Data |
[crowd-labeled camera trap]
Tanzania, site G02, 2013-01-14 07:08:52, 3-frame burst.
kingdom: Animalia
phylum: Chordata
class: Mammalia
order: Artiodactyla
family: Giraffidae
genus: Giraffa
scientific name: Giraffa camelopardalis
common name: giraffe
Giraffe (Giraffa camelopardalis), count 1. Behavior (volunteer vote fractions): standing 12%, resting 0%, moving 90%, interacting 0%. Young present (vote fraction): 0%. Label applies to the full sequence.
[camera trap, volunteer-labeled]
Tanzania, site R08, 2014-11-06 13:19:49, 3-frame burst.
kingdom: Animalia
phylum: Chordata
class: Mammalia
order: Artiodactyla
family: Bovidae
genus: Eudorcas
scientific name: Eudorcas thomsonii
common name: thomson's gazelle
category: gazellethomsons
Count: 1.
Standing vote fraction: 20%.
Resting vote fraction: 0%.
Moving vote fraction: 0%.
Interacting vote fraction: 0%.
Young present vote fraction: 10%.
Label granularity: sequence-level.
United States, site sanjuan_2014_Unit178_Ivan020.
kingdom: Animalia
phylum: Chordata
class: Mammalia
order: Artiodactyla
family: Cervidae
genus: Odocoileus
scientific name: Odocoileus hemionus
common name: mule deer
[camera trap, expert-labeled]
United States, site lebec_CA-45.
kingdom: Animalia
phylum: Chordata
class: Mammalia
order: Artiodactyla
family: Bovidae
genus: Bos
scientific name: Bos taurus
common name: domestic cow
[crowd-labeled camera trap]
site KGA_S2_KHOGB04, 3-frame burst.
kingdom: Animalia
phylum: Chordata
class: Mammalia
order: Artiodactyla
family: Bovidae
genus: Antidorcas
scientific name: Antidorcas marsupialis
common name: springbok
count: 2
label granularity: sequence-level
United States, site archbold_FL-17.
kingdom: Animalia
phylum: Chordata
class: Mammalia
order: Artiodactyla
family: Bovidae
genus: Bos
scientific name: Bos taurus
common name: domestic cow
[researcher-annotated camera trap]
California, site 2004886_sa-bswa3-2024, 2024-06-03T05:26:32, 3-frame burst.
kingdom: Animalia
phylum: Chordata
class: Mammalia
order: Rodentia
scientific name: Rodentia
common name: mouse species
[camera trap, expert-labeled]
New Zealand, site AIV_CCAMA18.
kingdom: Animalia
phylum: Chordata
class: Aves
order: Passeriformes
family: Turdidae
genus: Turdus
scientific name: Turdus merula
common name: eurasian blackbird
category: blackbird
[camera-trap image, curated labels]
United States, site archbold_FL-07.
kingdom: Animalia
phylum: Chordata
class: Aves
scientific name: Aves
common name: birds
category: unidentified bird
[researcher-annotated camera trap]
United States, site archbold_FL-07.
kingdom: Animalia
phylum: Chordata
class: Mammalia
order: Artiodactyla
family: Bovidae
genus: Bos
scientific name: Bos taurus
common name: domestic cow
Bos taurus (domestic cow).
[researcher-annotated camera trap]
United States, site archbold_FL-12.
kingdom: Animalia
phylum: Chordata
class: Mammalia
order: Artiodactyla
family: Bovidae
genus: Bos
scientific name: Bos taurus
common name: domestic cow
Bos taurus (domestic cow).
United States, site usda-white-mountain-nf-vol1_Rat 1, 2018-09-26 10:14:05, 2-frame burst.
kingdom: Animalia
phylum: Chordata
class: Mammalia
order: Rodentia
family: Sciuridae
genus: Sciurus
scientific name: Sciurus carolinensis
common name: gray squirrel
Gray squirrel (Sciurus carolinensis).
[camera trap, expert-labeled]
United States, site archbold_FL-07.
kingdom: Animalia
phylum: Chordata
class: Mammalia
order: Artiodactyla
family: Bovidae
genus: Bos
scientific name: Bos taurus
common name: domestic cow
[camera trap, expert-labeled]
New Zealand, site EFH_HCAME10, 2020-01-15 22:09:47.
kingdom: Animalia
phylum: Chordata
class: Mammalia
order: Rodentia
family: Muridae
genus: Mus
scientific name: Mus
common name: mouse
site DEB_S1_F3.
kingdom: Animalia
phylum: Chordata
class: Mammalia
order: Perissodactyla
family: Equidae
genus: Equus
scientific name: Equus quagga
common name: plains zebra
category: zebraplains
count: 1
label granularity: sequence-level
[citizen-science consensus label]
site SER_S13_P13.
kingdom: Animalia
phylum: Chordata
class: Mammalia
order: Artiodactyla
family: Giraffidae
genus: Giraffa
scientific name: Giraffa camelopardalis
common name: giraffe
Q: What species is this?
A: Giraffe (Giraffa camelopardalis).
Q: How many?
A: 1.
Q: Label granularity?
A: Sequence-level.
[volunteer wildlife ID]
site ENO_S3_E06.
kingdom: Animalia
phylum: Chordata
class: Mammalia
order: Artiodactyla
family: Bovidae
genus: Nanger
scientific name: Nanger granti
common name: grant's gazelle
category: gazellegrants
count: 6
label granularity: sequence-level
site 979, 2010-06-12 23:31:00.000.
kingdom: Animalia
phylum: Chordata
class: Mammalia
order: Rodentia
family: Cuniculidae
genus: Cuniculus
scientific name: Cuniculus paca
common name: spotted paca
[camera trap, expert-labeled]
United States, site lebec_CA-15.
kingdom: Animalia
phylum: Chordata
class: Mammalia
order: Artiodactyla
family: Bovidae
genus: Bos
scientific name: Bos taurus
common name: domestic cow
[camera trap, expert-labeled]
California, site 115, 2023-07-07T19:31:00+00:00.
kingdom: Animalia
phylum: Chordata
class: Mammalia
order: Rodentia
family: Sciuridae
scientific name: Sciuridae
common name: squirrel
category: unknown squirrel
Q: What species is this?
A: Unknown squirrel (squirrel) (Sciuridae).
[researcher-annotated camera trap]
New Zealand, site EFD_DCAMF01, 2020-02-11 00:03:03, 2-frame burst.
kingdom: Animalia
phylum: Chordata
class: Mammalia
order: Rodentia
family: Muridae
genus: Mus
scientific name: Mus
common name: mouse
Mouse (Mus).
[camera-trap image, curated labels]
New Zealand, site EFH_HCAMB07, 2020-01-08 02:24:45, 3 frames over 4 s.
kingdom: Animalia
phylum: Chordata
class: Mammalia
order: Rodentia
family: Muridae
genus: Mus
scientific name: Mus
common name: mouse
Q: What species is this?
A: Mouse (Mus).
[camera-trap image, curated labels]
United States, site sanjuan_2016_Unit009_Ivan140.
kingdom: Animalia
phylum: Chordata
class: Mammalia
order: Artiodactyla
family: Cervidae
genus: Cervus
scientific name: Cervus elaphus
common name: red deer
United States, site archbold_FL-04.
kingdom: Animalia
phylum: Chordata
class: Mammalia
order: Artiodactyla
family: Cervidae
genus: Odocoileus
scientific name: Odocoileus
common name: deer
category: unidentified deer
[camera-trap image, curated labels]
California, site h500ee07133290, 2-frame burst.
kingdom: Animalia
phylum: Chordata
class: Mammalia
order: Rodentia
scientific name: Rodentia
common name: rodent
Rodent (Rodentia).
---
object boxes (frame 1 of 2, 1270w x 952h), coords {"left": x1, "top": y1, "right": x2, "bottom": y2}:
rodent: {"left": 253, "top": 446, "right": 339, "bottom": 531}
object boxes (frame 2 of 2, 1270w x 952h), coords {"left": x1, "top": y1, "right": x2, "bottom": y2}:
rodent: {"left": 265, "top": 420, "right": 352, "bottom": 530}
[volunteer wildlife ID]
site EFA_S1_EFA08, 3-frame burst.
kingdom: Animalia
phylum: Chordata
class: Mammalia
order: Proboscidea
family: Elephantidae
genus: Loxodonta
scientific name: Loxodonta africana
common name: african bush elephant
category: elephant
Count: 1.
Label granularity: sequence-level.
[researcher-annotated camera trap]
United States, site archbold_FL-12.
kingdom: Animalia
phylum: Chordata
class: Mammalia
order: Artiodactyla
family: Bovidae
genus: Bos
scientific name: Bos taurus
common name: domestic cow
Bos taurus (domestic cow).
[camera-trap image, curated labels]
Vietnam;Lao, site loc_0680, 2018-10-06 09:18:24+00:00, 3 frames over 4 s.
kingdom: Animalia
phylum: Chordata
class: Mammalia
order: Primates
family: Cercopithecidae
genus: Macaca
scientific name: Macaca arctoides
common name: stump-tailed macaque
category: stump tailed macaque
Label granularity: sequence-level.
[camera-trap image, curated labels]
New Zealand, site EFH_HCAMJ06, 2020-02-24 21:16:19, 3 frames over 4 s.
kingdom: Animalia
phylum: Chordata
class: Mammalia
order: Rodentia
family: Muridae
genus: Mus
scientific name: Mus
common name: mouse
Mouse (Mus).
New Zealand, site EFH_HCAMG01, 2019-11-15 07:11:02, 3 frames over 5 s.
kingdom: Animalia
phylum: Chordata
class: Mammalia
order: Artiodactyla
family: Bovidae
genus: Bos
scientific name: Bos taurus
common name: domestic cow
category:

Prompt |
Could you count the lines in the material above that include the word "category"? Give the count alone.

Your response |
10